We just upgrade our web api project from .net core 2.2 to .net core 3.0. After fixing all the breaking changes, finally I can test my api. But found authentication is broken. The valid token from Auth0 no longer passes the authentication. I always get 401 Unauthorized error.

Anybody has seen the same problem?

Hi there @sally.xu and welcome to the Auth0 Community!

Are you seeing any more details related to the 401 in console or your Auth0 logs? Can you share a HAR file capture of the broken workflow and pass it through a direct message to me please? Be sure to select “Preserve log” to catch redirects and scrub the file of user passwords before passing, thanks!

Hi James,

Thanks for the response.

I’m sure the problem is not with auth0 token, but rather the way how .NET 3.0 decode the token. I’m using Postman to test my API. No browser is involved.

Here is the steps to reproduce this problem:

  1. Download the sample code from Auth0 quick start for my project. (which is based on .net core 2.0).

  2. Test the project as is to make sure it works fine. Using Postman to test private API route with a valid Auth0 token: http://localhost:3010/api/private. Working as expected.
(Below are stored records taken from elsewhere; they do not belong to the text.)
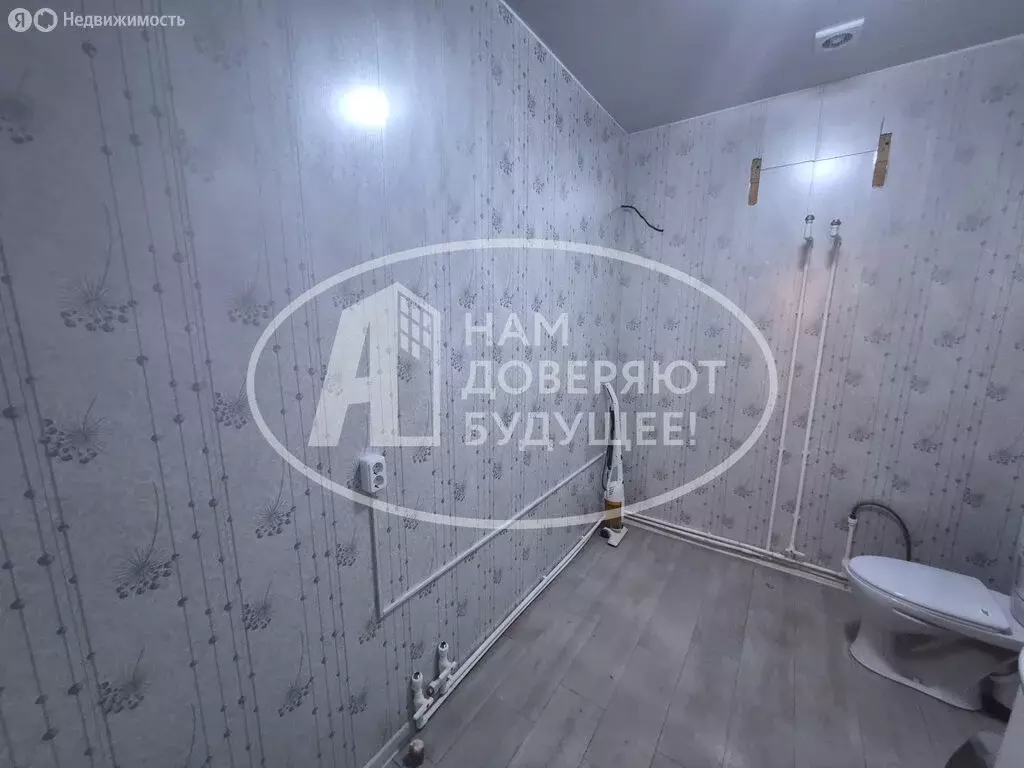 Дом в Пермский край, Чернушинский муниципальный округ, территория ... - Фото 0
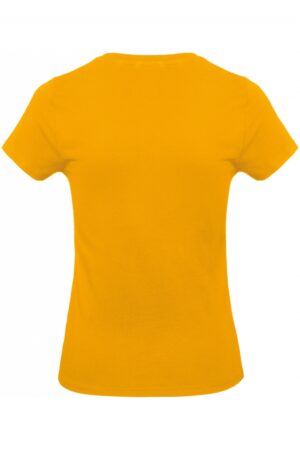 Ladies' T-shirt Apricot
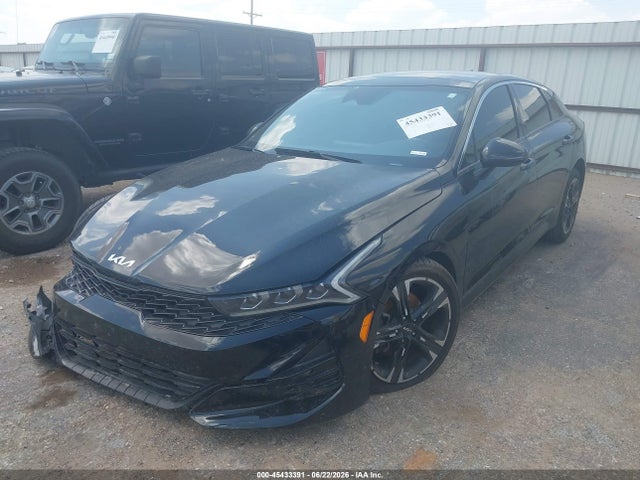 2023 KIA K5 GT-LINE 2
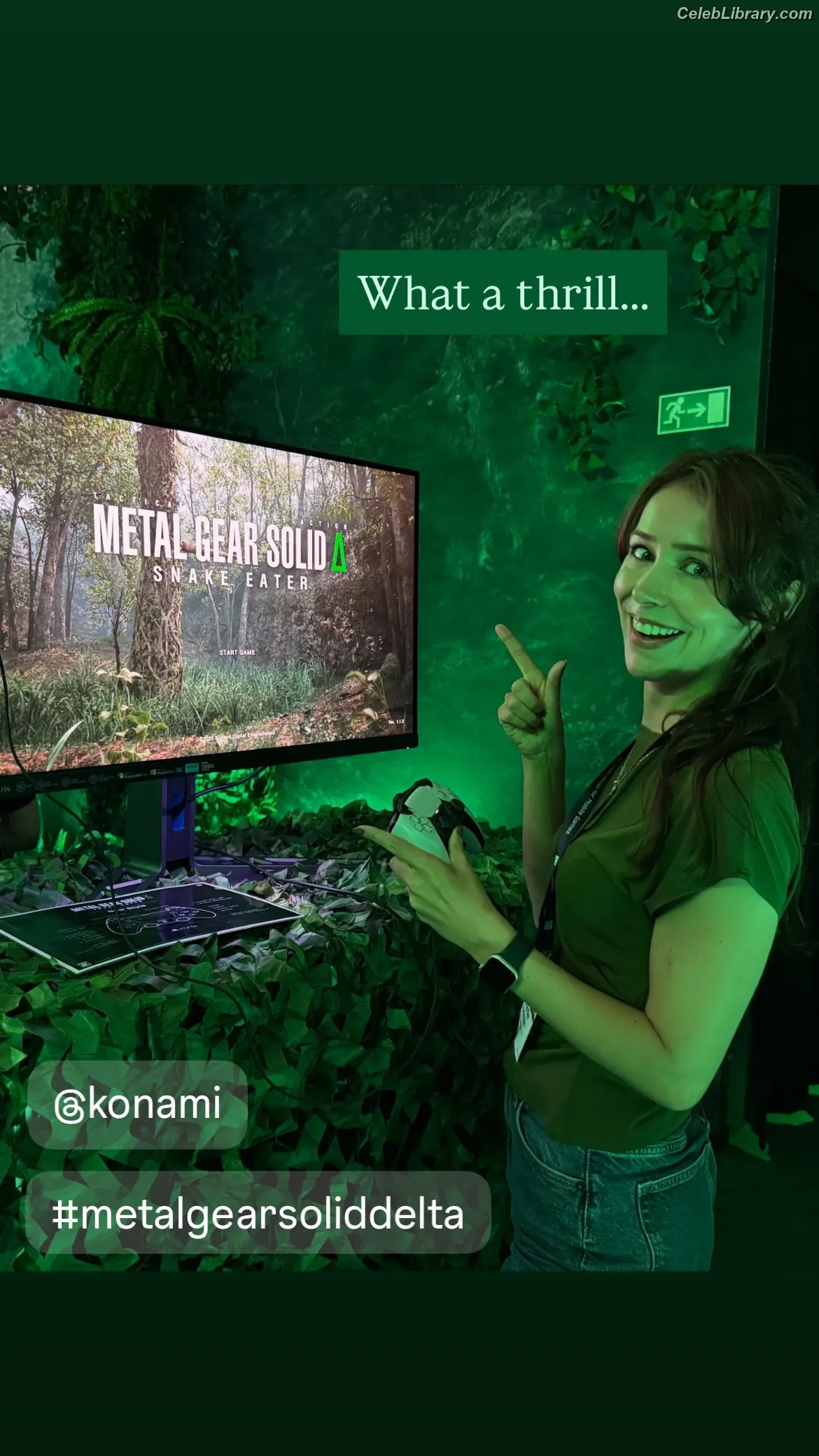 Stefanie Joosten photo 10 of 192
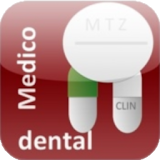 Medico Dental icon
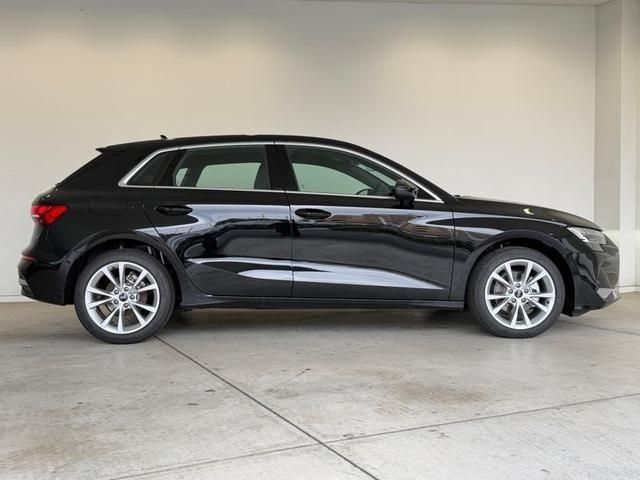 AUDI AUDI A3 SPORTBACK 2025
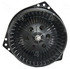 76918 by FOUR SEASONS - Flanged Vented CCW Blower Motor w/ Wheel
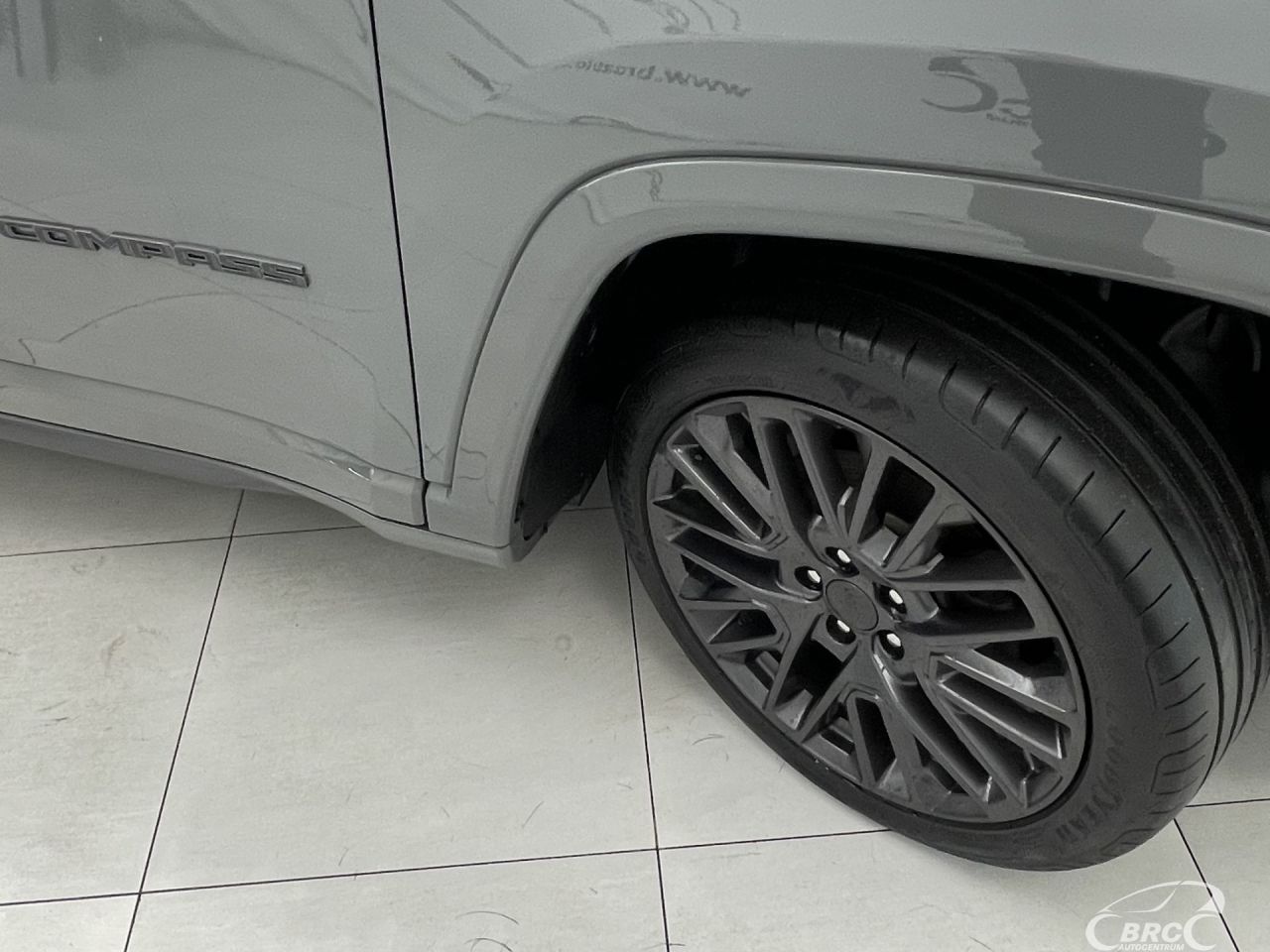 Jeep Compass | 43
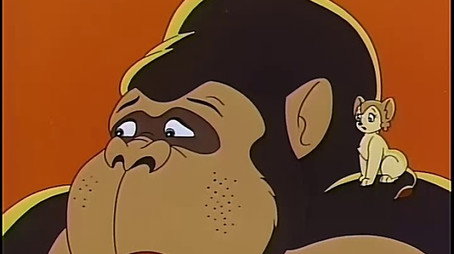 ジャングル大帝 Сезон 2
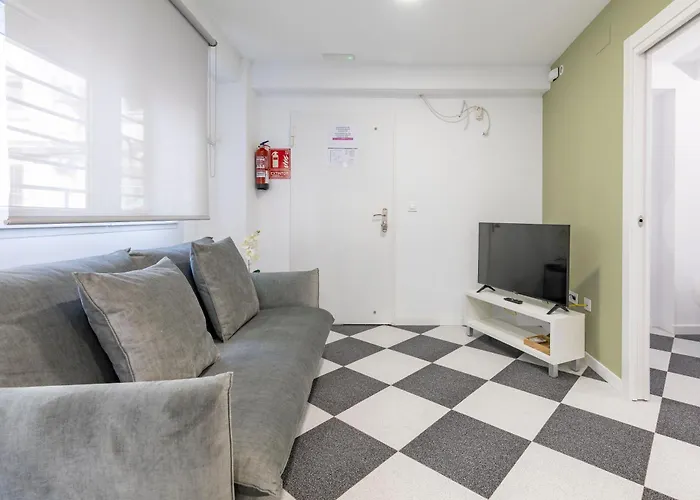 Sol De Azahar فالنسيا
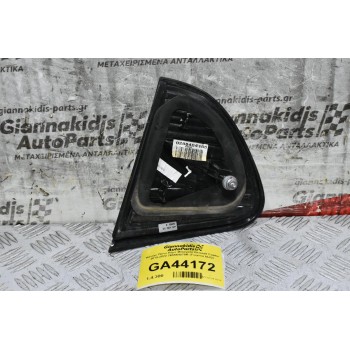 Φανάρι Πίσω Πόρτ Μπαγκάζ Renault Captur 2010-2022 265554078R (Γνήσιο) (Αριστερό)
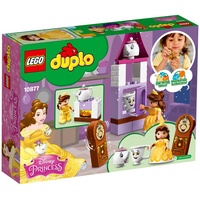 LEGO® DUPLO® Belle's Teeparty 10877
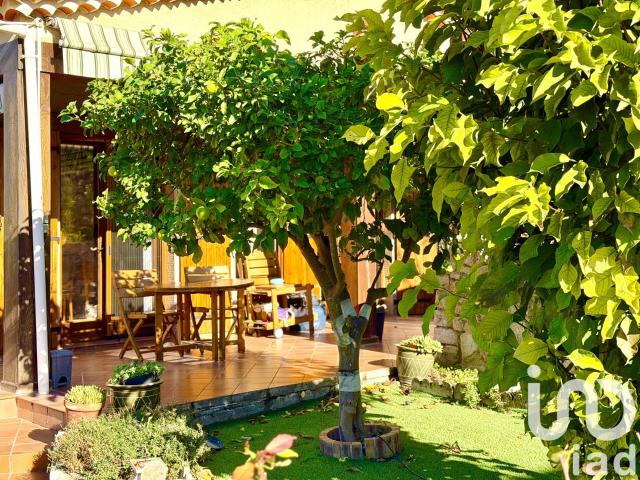 Maison vente à France métropolitaine, La Trinité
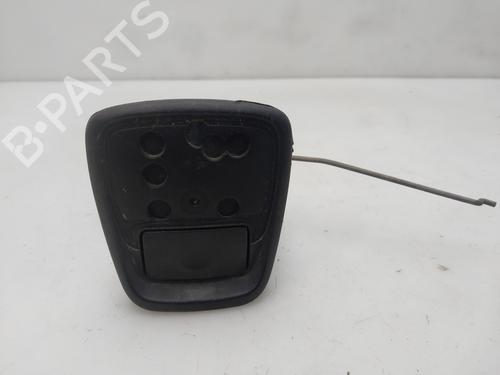 Bagagerumshåndtag Bagagerumshåndtag PEUGEOT 306 (7B, N3, N5) 1.9 D (69 hp) 33949577 33949577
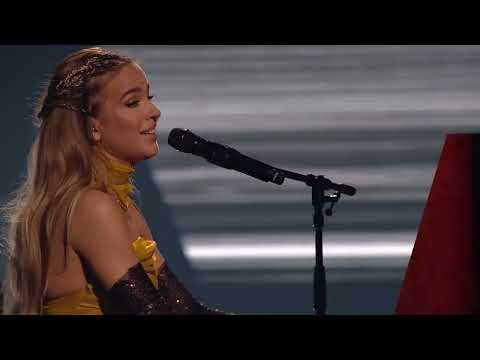 Lietuvos Balso atidarymo šou | Finalas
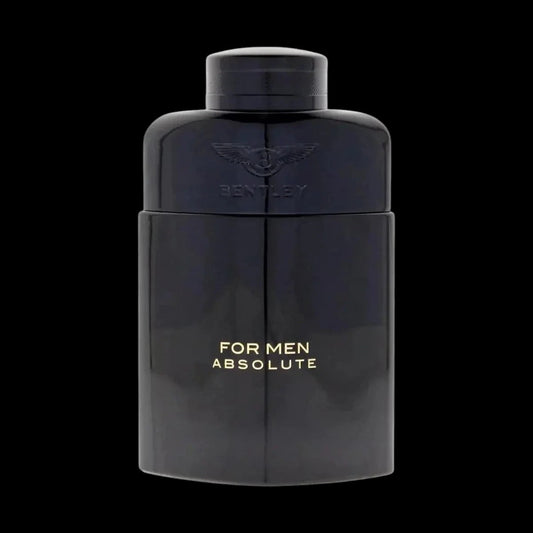 Bentley Absolute By Bentley Fragrances For Men 3.4 oz EDP Spray by perfumesandrea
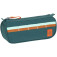 Lässig School Soft Pencil Case Unique dark green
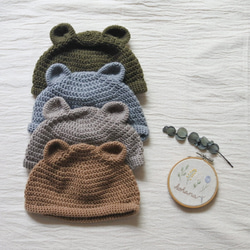 しいたけの帽子　乳児用　ハロウィン　簡単　仮装アイテム　フェルト帽子 しいたけの帽子 フェルト帽子 ハロウィン 劇 簡単 仮装アイテム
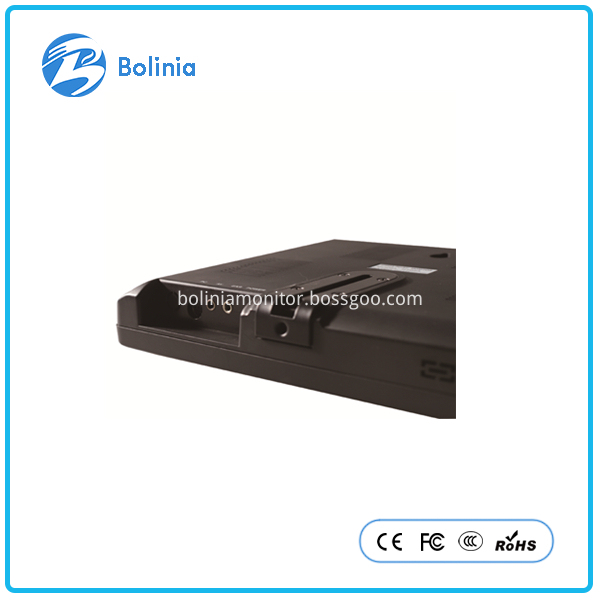 B8002 Interface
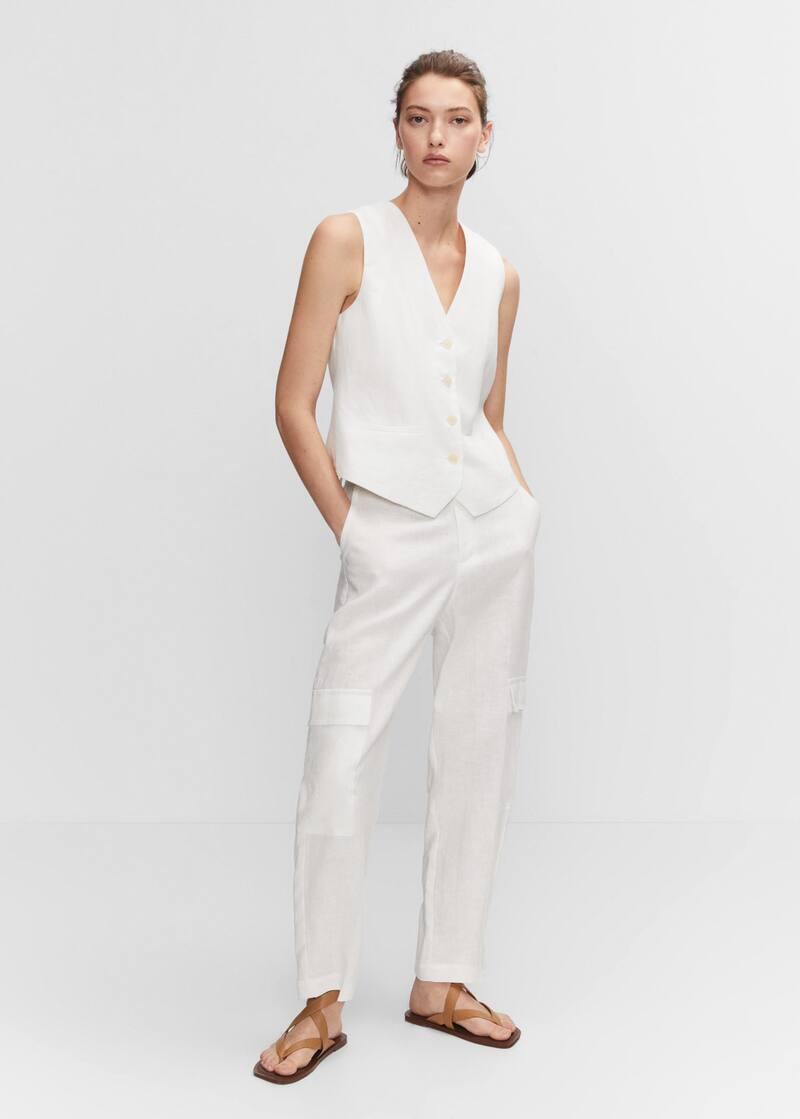 Search: Waistcoat (47) | Mango USA | MANGO (US)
  3. Migrated the project to .net core 3.0 (followed the migration steps given by Microsoft : Migrate from ASP.NET Core 2.2 to 3.0 | Microsoft Learn). After the migration, re-test the API call. The public route works fine. Getting 401 error on private call. The token is no longer decoded correctly.

Basically we need a new quick start project which works for .Net 3.0. Seems Microsoft is pushing to move to 3.0. The end support to v2.2 will be the end of Dec.

Thanks again.

You are correct @sally.xu, we don’t have a quick start focused around 3.0. I will reach out to our team and see what the plan is there.

In the mean time, can this blog article we released at the end of September be of any help as it dives into the changes of .net 3.0?

I read that blog a few times, didn’t help with the issue. I’m guessing just one configuration setting we need to set on Startup.cs when calling service.AddJwtBearer(). But not sure which setting.

Great news @sally.xu, @andrea.chiarelli just released his latest building and securing Web APIs with ASP.NET Core 3.0 which touches on the JwtBearer. Take a look and let me know if this helps!

1 Like

Yes, the sample code provided in the blog helped. My project is working now.

The trick is in the following line in the config function in Startup.cs:

app.UseAuthentication();
app.UseAuthorization(); // new in .Net Core 3.0

Also make sure add app.UseAuthorization() AFTER app.UseAuthentication(). The order is important !!!

2 Likes

Happy to know that my post has been useful! :wave:

1 Like

That’s fantastic news @sally.xu! Thanks @andrea.chiarelli for putting that together!

Please let us know if you have any questions in the future Sally!

1 Like

This topic was automatically closed 15 days after the last reply. New replies are no longer allowed.